Kicking Horse Beans – Cliff Hanger Espresso
I love Kicking Horse coffee. Their beans are just great. I wrote a review on their coffees here. Their espresso is really good. I bought a few times from their online store, and it was awesome, and coffee was very fresh. They closed their online store, and they sell now through distributors exclusively. It helps them focus on the roasting side. At the same time, coffee can be a month old, when you buy it from Amazon. The bags are airtight with valves to ensure coffee degasses properly. However, at this moment they don’t flush with nitrogen as the bigger guys do, (Lavazza and Illy).
I really love this blend, honestly. What I don’t like is that there is no option to buy smaller packages. When you buy 2 pounds of coffee, you have drink a lot of espresso to finish it before it gets stale. Yeah, you can use my coffee storage methods, but you should have the option to buy a smaller package. Don’t buy from other sellers on Amazon, though. They have a real problem with coffee freshness.
If you are looking for ways to improve your espresso experience, Kona coffee is one of the best options. Koa Coffee sells a dark roast espresso blend, made exclusively with Kona coffee beans. The blend from Koa is made with four Kona varieties. The four beans are completing each other, but main kona characteristics remain.

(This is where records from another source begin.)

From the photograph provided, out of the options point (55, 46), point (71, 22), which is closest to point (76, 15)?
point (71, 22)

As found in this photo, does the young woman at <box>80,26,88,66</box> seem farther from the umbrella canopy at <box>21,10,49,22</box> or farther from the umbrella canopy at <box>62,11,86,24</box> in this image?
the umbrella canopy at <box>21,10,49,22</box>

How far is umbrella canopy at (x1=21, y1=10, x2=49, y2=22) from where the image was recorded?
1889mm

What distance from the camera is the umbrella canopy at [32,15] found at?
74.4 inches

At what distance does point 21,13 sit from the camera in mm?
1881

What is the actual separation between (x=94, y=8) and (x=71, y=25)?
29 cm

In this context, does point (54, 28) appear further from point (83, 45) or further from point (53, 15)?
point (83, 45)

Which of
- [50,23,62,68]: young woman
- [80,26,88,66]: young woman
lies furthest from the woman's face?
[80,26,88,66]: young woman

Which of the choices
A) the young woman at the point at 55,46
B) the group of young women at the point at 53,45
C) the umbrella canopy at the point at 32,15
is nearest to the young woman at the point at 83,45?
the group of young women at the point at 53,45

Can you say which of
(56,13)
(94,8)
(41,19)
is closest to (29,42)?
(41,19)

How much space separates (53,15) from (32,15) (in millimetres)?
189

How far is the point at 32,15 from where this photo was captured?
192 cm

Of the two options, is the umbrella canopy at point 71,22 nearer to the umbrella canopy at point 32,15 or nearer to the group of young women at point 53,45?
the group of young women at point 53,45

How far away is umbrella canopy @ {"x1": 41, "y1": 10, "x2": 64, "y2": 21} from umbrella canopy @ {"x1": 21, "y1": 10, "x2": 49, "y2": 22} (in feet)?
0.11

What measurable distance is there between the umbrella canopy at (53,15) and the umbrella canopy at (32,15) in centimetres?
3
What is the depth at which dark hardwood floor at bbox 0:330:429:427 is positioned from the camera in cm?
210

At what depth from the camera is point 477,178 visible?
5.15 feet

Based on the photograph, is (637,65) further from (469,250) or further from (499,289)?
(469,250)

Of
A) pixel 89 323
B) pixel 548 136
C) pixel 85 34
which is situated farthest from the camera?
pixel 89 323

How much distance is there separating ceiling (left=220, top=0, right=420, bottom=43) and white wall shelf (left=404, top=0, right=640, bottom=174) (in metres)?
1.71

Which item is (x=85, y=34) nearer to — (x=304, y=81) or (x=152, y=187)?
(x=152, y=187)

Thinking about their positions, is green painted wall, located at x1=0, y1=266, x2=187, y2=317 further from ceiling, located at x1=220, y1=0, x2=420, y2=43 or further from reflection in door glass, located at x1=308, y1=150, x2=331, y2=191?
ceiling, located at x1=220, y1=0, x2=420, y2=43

The blend boasts the Hawaiian coffee sweetness with just the right amount of bite. It produces a lot of crema, and the taste is just unique. Not your typical espresso blend though.
In general, good quality Kona pulls exceptional shots. The shot pulled from Kona tastes a lot like good quality Brazilian espresso. Someone defined Kona as “comfort food style” espresso. I partially agree with them, there is the sweet, chocolatey notes that makes us think of comfort food. But the specific Kona bite, is unique, and you can’t replicate it with other beans.